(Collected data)
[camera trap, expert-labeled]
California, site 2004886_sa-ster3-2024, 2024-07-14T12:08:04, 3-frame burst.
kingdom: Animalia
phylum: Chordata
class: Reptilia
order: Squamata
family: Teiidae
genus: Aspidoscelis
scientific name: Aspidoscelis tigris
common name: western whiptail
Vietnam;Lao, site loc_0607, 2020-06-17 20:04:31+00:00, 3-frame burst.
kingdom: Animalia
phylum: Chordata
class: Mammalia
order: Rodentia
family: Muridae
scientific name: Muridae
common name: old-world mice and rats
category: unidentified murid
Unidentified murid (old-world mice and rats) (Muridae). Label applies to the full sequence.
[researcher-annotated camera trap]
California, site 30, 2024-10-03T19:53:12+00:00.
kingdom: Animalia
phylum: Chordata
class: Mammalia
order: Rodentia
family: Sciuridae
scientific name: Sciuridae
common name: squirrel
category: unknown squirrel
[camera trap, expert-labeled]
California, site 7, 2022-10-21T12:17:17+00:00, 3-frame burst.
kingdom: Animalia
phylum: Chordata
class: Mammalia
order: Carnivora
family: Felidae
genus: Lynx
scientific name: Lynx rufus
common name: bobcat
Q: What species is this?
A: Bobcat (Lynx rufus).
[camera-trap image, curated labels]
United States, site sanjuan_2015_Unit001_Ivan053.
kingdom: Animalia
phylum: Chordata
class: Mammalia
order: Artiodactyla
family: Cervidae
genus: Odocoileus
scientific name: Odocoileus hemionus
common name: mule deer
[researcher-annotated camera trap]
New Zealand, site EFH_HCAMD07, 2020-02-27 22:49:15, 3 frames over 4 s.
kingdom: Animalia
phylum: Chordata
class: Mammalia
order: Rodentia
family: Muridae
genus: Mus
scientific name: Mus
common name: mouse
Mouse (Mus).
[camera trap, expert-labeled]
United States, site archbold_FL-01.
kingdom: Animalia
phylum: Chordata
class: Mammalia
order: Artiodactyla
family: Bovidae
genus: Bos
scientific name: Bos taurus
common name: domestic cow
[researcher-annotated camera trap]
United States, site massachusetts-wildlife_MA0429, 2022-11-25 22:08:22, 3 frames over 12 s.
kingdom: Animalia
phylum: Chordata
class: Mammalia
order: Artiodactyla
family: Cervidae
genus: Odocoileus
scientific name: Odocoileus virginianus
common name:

→ Task to complete
Go through the records and set each one down again, unchanged.

→ Solution for this problem
[camera trap, expert-labeled]
California, site 2004886_sa-ster3-2024, 2024-07-14T12:08:04, 3-frame burst.
kingdom: Animalia
phylum: Chordata
class: Reptilia
order: Squamata
family: Teiidae
genus: Aspidoscelis
scientific name: Aspidoscelis tigris
common name: western whiptail
Vietnam;Lao, site loc_0607, 2020-06-17 20:04:31+00:00, 3-frame burst.
kingdom: Animalia
phylum: Chordata
class: Mammalia
order: Rodentia
family: Muridae
scientific name: Muridae
common name: old-world mice and rats
category: unidentified murid
Unidentified murid (old-world mice and rats) (Muridae). Label applies to the full sequence.
[researcher-annotated camera trap]
California, site 30, 2024-10-03T19:53:12+00:00.
kingdom: Animalia
phylum: Chordata
class: Mammalia
order: Rodentia
family: Sciuridae
scientific name: Sciuridae
common name: squirrel
category: unknown squirrel
[camera trap, expert-labeled]
California, site 7, 2022-10-21T12:17:17+00:00, 3-frame burst.
kingdom: Animalia
phylum: Chordata
class: Mammalia
order: Carnivora
family: Felidae
genus: Lynx
scientific name: Lynx rufus
common name: bobcat
Q: What species is this?
A: Bobcat (Lynx rufus).
[camera-trap image, curated labels]
United States, site sanjuan_2015_Unit001_Ivan053.
kingdom: Animalia
phylum: Chordata
class: Mammalia
order: Artiodactyla
family: Cervidae
genus: Odocoileus
scientific name: Odocoileus hemionus
common name: mule deer
[researcher-annotated camera trap]
New Zealand, site EFH_HCAMD07, 2020-02-27 22:49:15, 3 frames over 4 s.
kingdom: Animalia
phylum: Chordata
class: Mammalia
order: Rodentia
family: Muridae
genus: Mus
scientific name: Mus
common name: mouse
Mouse (Mus).
[camera trap, expert-labeled]
United States, site archbold_FL-01.
kingdom: Animalia
phylum: Chordata
class: Mammalia
order: Artiodactyla
family: Bovidae
genus: Bos
scientific name: Bos taurus
common name: domestic cow
[researcher-annotated camera trap]
United States, site massachusetts-wildlife_MA0429, 2022-11-25 22:08:22, 3 frames over 12 s.
kingdom: Animalia
phylum: Chordata
class: Mammalia
order: Artiodactyla
family: Cervidae
genus: Odocoileus
scientific name: Odocoileus virginianus
common name:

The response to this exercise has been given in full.